It is also possible to get a job without any TEFL course.
Some schools will also reject online certificates. This can be more common in Europe, the middle east or in other more prestigious schools around the world.
How about in Asia?
In my experience teaching in East Asia I'd say that most schools there don't care and will accept online courses.
Schools all have different preferences. Some:
- want teachers with experience.
- need teachers with teaching licenses.
- require teachers to have master's degrees.
- want teachers to have taken an in-class TEFL course or a CELTA (but it's not that popular in much of Asia).
- want teachers to have taken at least an online course.
- don't care about TEFL certification at all. They'll take teachers with a bachelor's as long as they are from a native English speaking country.
Again it can vary from school to school, but usually it's like this:
In Korea online TEFL is fine most of the time. The only case where it may not work is if you want to teach in Busan in the EPIK program. In other EPIK locations and in hagwons online courses are usually fine.
Learn more about teaching English in Korea.
Online TEFL courses in China are usually fine. Some of the tier one cities may require a 120 hour course even though "hours" online is a lie. Some may not be aware yet, but they will be. Others may want you to have an in-class course.
International or more prestigous schools may not, but if you are a first time teacher you probably wouldn't get into these schools with just an onsite TEFL course. Other countries are like this too.
Learn more about teaching English in China.
There is usually no said preference although like in other places it depends on the school.
Learn more about teaching English in Japan.
It can depend on the school, but there is generally no said preference for or against online TEFL.
Learn more about teaching English in Taiwan.
There are two reasons to consider taking a TEFL course
And your question (the title of this post) focuses on reason 1.
- Getting certified will probably improve your resume and help you get a job especially if you don't have any experience.
- Taking the right course should teach you how to teach although as I will mention later what you take away from each online course will be different as they are not created equally.
Now getting a job may seem like your problem now and it is, but soon after that you will have another problem and that's going to be teaching.
And you're probably going to be doing that for at least a year.
Teaching is not easy. It's not a simple task to manage a classroom of students and teach a lesson.
So that's why I would consider which online TEFL course you should take more. If you are thinking of taking a course online then you should know that all courses are not created equally.
What's the difference?
At first glance they may all look the same to you and sound the same. I totally get it.
You'll see words and phrases like accreditation, internationally recognized courses, 120 "hour" courses, be enticed by beaches and other marketing tactics, but the real difference lies in the quality of the course.
You have low quality courses and higher quality courses. Lower quality courses are cheaper.

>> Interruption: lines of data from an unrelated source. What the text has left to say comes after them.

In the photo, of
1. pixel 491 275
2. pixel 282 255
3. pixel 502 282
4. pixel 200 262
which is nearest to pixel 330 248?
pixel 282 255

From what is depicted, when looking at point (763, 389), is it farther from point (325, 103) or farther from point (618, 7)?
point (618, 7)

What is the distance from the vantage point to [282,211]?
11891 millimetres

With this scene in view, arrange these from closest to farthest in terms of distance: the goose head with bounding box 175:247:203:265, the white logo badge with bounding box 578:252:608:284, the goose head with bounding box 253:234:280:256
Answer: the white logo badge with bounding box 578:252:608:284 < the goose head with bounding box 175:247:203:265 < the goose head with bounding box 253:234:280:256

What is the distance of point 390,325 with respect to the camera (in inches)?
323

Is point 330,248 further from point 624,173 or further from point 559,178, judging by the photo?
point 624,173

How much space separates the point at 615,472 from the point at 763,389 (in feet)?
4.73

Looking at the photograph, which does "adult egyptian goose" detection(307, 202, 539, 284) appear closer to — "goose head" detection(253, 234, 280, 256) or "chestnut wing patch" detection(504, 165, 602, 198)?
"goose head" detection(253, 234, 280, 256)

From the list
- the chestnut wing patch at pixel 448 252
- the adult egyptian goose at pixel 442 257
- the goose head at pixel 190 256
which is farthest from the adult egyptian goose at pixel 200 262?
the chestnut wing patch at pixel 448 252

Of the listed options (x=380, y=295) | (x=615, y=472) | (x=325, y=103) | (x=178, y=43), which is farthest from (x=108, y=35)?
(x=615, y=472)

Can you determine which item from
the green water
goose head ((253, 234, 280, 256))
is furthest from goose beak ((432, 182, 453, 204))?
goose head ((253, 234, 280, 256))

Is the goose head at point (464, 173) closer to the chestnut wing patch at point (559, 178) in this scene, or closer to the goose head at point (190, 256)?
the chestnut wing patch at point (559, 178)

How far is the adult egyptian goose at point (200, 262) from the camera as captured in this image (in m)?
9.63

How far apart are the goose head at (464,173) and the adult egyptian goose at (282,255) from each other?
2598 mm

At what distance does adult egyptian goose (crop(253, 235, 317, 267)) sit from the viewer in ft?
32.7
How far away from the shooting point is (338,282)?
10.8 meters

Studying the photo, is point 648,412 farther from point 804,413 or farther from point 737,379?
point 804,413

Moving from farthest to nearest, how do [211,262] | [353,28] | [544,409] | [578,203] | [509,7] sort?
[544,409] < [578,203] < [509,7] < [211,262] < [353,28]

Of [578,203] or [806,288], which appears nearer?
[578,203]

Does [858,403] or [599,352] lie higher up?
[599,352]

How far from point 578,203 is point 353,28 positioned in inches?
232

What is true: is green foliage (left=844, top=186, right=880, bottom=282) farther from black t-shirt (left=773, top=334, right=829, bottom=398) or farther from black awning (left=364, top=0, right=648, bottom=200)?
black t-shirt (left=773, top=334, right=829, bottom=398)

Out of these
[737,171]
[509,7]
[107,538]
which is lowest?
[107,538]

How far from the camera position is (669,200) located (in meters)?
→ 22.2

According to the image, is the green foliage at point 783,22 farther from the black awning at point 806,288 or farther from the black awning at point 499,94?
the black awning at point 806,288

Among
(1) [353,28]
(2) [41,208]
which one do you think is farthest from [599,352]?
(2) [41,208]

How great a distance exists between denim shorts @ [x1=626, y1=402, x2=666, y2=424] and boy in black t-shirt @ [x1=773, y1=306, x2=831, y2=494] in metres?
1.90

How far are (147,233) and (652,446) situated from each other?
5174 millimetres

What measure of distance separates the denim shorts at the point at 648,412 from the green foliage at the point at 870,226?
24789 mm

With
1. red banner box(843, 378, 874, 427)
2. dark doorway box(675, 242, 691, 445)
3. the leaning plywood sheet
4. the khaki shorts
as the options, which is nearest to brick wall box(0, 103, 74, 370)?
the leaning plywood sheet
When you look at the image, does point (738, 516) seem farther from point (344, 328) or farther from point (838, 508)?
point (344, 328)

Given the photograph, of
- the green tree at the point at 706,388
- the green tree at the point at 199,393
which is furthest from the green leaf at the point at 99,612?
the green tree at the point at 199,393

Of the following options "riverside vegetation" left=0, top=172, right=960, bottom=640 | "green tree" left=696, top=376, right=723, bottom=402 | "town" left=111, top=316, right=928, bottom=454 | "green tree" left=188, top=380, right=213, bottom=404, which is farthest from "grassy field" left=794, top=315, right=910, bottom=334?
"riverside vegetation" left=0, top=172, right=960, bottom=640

Lower quality courses will be predominitely text based and you will basically read about some general aspects of teaching English and then answer multiple choice questions.
What's the problem with that?
- It's boring.
- You are not going to remember much of it.
You might get to Asia or wherever and be excited, but as soon as you get in the classroom you'll quickly realized that you don't know much about teaching.
That's what happened to me.
You might even think that online course you took was worthless, and it might have been, but maybe it was you too.
And that's when the stress begins.
So if you are going to take an online course and you want to remember what you learn then you need to take a course with the following qualities
The course needs:
- Video. You need visuals because the easiest way to learn how to teach is by watching other teachers. Most of the cheap courses do not use video.
- To match. Adults or kids? Most TEFL courses like CELTA focus on teaching adults, but if you are not going to teach adults then you probably need one focused on teaching kids (young learners). It matters because teaching adults and teaching kids is different.
- Lesson planning. You need to practice making lessons.
- Writing. You need to do some writing - which is usually lesson plans. But note taking also helps commit ideas to memory.
- Feedback. Feedback from another person will help you see where your lesson planning needs some work.
Published research proves the importance of these things.
Videos (multi-media), feedback, writing, and lesson planning may be totally non-existent or used minimally in a cheap and low quality course.
Am I suggesting an expensive course?
Not necessarily, just a good one.
Will you make more money with an in-class TEFL course?
You may see articles out there on sites that say you will make more money with an in-class course or some may say that about any course. It's possible, but I'd say you probably won't as courses are typically secondary to actual experience.